Re: [RFC PATCH] vhost, mm: make sure that oom_reaper doesn't reap memory read by vhost
From: Michal Hocko
Date: Sun Jun 19 2016 - 17:35:59 EST
On Sat 18-06-16 03:09:02, Michael S. Tsirkin wrote:
> On Fri, Jun 17, 2016 at 11:00:17AM +0200, Michal Hocko wrote:
[...]
> > It seems that vhost usage would suffer from this problem because
> > it reads from the userspace to get (status) flags and makes some
> > decisions based on the read value. I do not understand the code so I
> > couldn't evaluate whether that would lead to some real problems so I
> > conservatively assumed it wouldn't handle that gracefully.
>
> Getting an error from __get_user and friends is handled gracefully.
> Getting zero instead of a real value will cause userspace
> memory corruption.
OK, thanks for the confirmation! I will add this to the changelog. I
assume that the memory corruption could "leak out" of the mm we just
read from, right? I am asking because the mm and all its users will die
by SIGKILL so they will not "see" the corruption. I am not familiar with the
vhost transfer model but I guess it wouldn't be uncommon if the target
memory could be a shared object (e.g. tmpfs or a regular file) so it
would outlive the mm.
[...]
> > @@ -1713,7 +1713,7 @@ bool vhost_enable_notify(struct vhost_dev *dev, struct vhost_virtqueue *vq)

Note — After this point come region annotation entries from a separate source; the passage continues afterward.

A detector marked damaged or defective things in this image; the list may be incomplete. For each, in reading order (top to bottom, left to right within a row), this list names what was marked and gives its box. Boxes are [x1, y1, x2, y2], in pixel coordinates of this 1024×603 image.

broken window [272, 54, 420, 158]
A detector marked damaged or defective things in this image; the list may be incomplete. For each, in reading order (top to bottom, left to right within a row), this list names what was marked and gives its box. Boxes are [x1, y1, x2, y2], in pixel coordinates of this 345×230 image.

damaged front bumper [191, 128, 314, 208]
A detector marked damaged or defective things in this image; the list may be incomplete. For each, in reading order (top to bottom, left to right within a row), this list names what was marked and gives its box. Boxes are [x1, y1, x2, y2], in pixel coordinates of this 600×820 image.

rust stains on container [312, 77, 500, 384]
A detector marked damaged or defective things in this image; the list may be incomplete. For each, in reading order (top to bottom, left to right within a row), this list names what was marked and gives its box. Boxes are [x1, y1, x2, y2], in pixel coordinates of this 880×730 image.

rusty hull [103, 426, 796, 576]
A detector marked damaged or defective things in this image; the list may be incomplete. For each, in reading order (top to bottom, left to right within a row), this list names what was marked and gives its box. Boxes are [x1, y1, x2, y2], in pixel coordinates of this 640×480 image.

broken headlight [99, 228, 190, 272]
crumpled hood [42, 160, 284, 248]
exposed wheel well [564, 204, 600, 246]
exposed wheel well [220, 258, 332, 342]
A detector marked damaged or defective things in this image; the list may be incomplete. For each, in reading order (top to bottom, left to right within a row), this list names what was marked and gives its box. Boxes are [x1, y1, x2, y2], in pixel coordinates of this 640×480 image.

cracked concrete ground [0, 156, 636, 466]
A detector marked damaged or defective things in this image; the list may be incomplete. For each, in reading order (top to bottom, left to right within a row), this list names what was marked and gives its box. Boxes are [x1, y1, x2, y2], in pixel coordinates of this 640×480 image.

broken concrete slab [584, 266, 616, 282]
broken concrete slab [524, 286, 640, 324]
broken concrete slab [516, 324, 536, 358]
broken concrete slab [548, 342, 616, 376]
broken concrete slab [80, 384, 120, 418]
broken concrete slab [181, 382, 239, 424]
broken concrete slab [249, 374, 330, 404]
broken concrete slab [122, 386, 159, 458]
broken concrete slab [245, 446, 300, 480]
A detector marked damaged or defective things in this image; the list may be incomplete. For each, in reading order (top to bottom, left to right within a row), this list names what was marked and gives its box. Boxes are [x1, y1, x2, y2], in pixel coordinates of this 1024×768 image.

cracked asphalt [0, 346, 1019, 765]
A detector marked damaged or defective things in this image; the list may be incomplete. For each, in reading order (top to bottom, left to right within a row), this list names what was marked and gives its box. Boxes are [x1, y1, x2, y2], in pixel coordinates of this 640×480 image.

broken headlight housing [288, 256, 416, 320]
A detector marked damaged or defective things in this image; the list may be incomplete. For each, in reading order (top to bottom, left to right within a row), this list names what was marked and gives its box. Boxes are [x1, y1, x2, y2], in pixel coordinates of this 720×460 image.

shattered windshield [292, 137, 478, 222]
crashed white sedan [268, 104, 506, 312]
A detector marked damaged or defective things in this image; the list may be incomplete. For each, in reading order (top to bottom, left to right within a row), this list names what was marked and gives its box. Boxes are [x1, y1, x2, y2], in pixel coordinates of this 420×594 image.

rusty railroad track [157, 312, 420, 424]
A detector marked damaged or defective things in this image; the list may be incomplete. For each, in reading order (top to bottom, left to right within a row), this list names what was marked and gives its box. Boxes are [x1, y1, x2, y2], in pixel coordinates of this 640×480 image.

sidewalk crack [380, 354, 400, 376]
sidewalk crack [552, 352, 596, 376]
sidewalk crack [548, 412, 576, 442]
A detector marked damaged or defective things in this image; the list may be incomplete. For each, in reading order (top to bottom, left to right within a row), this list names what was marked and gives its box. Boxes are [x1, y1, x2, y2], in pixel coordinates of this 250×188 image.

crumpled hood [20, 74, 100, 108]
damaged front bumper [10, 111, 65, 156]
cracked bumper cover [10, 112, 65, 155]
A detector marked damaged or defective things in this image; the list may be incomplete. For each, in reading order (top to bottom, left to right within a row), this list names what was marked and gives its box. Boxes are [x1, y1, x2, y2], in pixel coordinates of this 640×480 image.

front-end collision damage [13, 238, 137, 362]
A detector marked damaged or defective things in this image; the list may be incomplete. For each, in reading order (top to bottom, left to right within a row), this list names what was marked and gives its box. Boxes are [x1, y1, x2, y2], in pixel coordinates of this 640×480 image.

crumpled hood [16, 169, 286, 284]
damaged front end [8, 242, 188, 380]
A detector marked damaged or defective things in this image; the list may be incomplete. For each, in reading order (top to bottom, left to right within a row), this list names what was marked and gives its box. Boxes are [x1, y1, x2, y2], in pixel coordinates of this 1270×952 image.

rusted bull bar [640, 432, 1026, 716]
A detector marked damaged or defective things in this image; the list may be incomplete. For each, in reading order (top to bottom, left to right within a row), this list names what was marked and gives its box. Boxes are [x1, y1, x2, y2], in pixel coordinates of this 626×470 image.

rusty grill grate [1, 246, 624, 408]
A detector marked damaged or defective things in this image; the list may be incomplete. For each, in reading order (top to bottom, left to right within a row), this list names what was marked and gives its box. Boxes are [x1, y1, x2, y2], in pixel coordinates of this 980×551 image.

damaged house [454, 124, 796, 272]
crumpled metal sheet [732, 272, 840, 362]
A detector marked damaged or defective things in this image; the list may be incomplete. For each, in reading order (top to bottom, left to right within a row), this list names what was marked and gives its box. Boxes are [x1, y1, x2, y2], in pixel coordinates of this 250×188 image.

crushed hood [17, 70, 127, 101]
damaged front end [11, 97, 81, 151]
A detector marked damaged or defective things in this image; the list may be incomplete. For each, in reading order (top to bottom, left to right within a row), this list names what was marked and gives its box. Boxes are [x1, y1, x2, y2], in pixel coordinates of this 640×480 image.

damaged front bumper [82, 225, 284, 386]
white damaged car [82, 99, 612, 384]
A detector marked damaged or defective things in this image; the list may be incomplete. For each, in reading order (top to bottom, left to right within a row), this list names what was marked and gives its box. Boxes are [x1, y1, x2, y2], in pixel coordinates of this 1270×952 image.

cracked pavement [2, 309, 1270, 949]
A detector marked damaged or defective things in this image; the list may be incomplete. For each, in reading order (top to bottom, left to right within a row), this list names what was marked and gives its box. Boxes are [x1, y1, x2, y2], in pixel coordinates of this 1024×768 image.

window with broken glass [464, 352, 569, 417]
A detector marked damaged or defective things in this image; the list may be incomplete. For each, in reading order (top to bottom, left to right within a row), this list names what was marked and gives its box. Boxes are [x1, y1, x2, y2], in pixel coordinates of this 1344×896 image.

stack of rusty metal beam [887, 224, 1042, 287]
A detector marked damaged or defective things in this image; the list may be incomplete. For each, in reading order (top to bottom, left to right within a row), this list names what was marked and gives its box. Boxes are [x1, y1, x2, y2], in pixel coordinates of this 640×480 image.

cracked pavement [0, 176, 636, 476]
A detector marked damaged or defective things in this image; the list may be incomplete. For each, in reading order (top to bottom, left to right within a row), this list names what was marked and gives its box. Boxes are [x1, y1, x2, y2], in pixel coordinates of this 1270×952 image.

> > /* They could have slipped one in as we were doing that: make
> > * sure it's written, then check again. */
> > smp_mb();
> > - r = __get_user(avail_idx, &vq->avail->idx);
> > + r = __get_user_mm(dev->mm,avail_idx, &vq->avail->idx);
>
> space after , pls
sure
>
> > if (r) {
> > vq_err(vq, "Failed to check avail idx at %p: %d\n",
> > &vq->avail->idx, r);
> > diff --git a/include/linux/sched.h b/include/linux/sched.h
> > index 6d81a1eb974a..2b00ac7faa18 100644
> > --- a/include/linux/sched.h
> > +++ b/include/linux/sched.h
> > @@ -513,6 +513,7 @@ static inline int get_dumpable(struct mm_struct *mm)
> > #define MMF_RECALC_UPROBES 20 /* MMF_HAS_UPROBES can be wrong */
> > #define MMF_OOM_REAPED 21 /* mm has been already reaped */
> > #define MMF_OOM_NOT_REAPABLE 22 /* mm couldn't be reaped */
> > +#define MMF_UNSTABLE 23 /* mm is unstable for copy_from_user */
> >
> > #define MMF_INIT_MASK (MMF_DUMPABLE_MASK | MMF_DUMP_FILTER_MASK)
> >
> > diff --git a/include/linux/uaccess.h b/include/linux/uaccess.h
> > index 349557825428..b1f314fca3c8 100644
> > --- a/include/linux/uaccess.h
> > +++ b/include/linux/uaccess.h
> > @@ -76,6 +76,28 @@ static inline unsigned long __copy_from_user_nocache(void *to,
> > #endif /* ARCH_HAS_NOCACHE_UACCESS */
> >
> > /*
> > + * A safe variant of __get_user for for use_mm() users to have a
> > + * gurantee that the address space wasn't reaped in the background
> > + */
> > +#define __get_user_mm(mm, x, ptr) \
> > +({ \
> > + int ___gu_err = __get_user(x, ptr); \
> > + if (!___gu_err && test_bit(MMF_UNSTABLE, &mm->flags)) \
>
> test_bit is somewhat expensive. See my old mail
> x86/bitops: implement __test_bit
Do you have a msg_id?
> I dropped it as virtio just switched to simple &/| for features,
> but we might need something like this now.
Is this such a hot path that something like this would make a visible
difference?
>
>
>
> > + ___gu_err = -EFAULT; \
> > + ___gu_err; \
> > +})
> > +
> > +/* similar to __get_user_mm */
> > +static inline __must_check long __copy_from_user_mm(struct mm_struct *mm,
> > + void *to, const void __user * from, unsigned long n)
> > +{
> > + long ret = __copy_from_user(to, from, n);
> > + if (!ret && test_bit(MMF_UNSTABLE, &mm->flags))
> > + return -EFAULT;
> > + return ret;
And I've just noticed that this is not correct. We need
if ((ret >= 0) && test_bit(MMF_UNSTABLE, &mm->flags))
[...]
> > diff --git a/mm/oom_kill.c b/mm/oom_kill.c
> > index 6303bc7caeda..3fa43e96a59b 100644
> > --- a/mm/oom_kill.c
> > +++ b/mm/oom_kill.c
> > @@ -506,6 +506,12 @@ static bool __oom_reap_task(struct task_struct *tsk)
> > goto mm_drop;
> > }
> >
> > + /*
> > + * Tell all users of get_user_mm/copy_from_user_mm that the content
> > + * is no longer stable.
> > + */
> > + set_bit(MMF_UNSTABLE, &mm->flags);
> > +
>
> do we need some kind of barrier after this?
Well I believe we don't because unmapping the memory will likely
imply memory barriers on the way.
>
> and if yes - does flag read need a barrier before it too?
A good question. I was basically assuming the same as above. If we didn't fault
then the oom reaper wouldn't touch that memory and so we are safe even when
we see the outdated mm flags, if the memory was reaped then we have to page
fault and that should imply memory barrier AFAIU.
Does that make sense?
>
> > tlb_gather_mmu(&tlb, mm, 0, -1);
> > for (vma = mm->mmap ; vma; vma = vma->vm_next) {
> > if (is_vm_hugetlb_page(vma))
> > --
> > 2.8.1
--
Michal Hocko
SUSE Labs